The term "Allied Health" refers to the large number of medical professionals who provide direct patient care in a clinical environment, but who are not doctors or nurses. Allied healthcare professionals include medical assistants, as well as technologists and technicians of all sorts.

There's a huge variety of allied healthcare professionals in practically all areas of the healthcare industry, such as cardiology, radiology, surgery, and more. The majority of these workers are found in hospitals and large clinics, but some work in smaller physician's offices. Still other allied healthcare professionals work in laboratory settings, often within a hospital or clinic.

Some examples of jobs in allied health include: chemotherapy technician, cytotechnologist, dialysis technician, EKG technician, medical assistant, medical lab tech, perfusionist, pharmacy tech, phlebotomist, radiology tech, and ultrasound technician.

Educational Requirements

The specific educational requirements for a job in allied health will vary based on the position you're seeking, and the educational program you're attending. The majority of allied health jobs require at least an associate's degree, which typically takes 2 years to complete. Many allied healthcare professionals earn their degree online or through night classes, while also working full-time. In these cases, the program may take longer than 2 years to complete.

Job Description

Because allied healthcare professionals are responsible for direct patient interaction and care, strong people skills are a must. Additionally, many applied healthcare professionals (such as technologists or assistants) are needed to help doctors and nurses in their work. As such, it's important to be able to work as a member of a team, and to take direction well.

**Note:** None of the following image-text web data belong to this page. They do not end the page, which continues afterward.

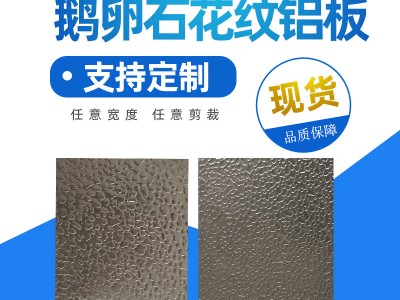 批發(fā)零售鏡面鋁板 氧化鏡面鋁 鵝卵石鏡面鋁 鏡面鋁板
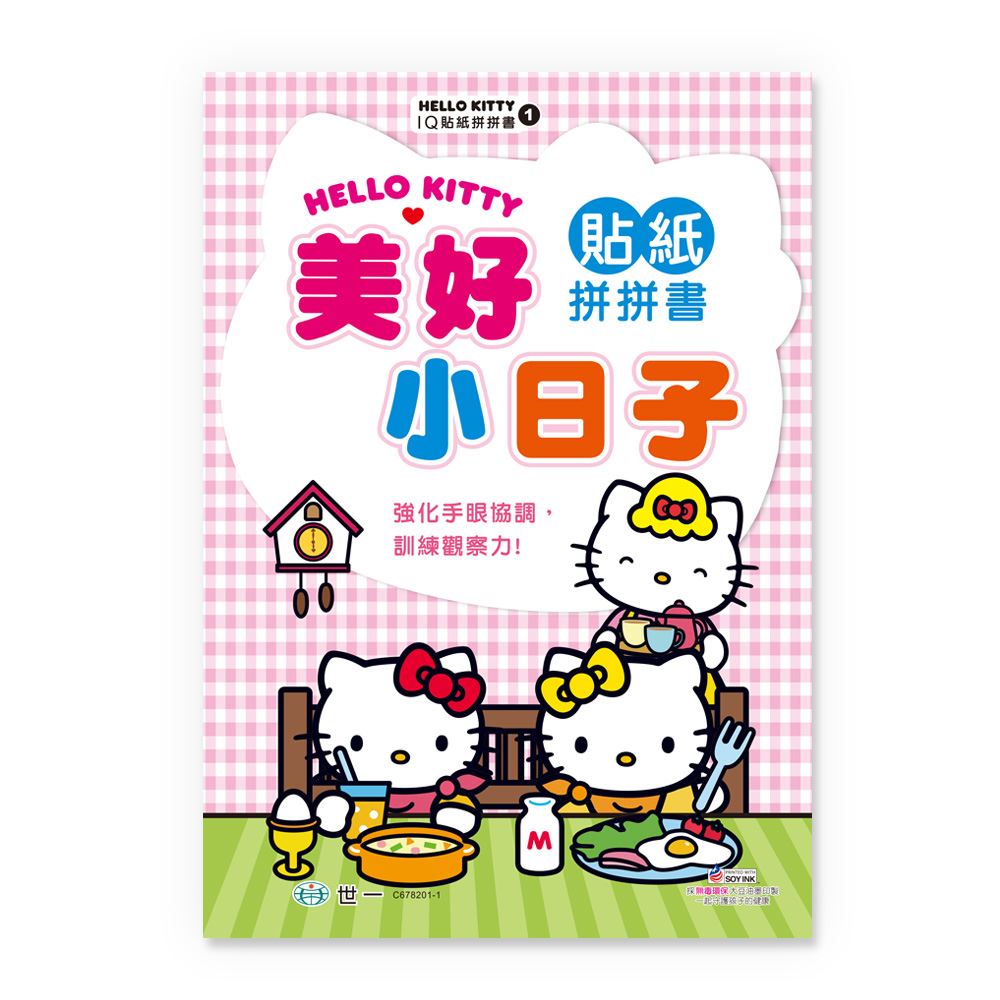 89 - Hello Kitty IQ貼紙拼拼書1-Hello Kitty美好小日子貼紙拼拼書 C678201-1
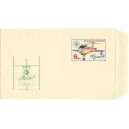 COB35 (zelen&aacute;) - Celost&aacute;tn&iacute; v&yacute;stava po&scaron;tovn&iacute;ch zn&aacute;mek Brno 1974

Technicians and technologists must be able to operate complex, high-tech equipment in the course of their work. This might include radiological equipment used for scanning and diagnosing issues, or specific surgical equipment used during an operation. If you hope to become an allied healthcare professional, you must be comfortable with the idea of using specialized medical equipment. Of course, you'll be taught how to use this equipment in the course of your training, but comfort with technology will be a big advantage to you before you begin.

Schedule and Pay

Like the educational requirements, the specifics of scheduling and pay vary greatly across positions.

Most allied health jobs have shift-based schedules. This usually means that workers are paid per hour or per shift, rather than by a set salary. This could be an advantage or a disadvantage. On the up side, an hourly pay scale may offer a degree of flexibility to work as much or as little as you want and get paid accordingly. On the other hand, you may be required to work a minimum amount of hours each week, with little room for flexibility.

The pay rates for allied healthcare professionals vary depending on amount of experience, how much time you spend working each week, and your employer's policies. The majority of allied healthcare professionals, however, earn between $30,000 and $60,000 each year, plus benefits.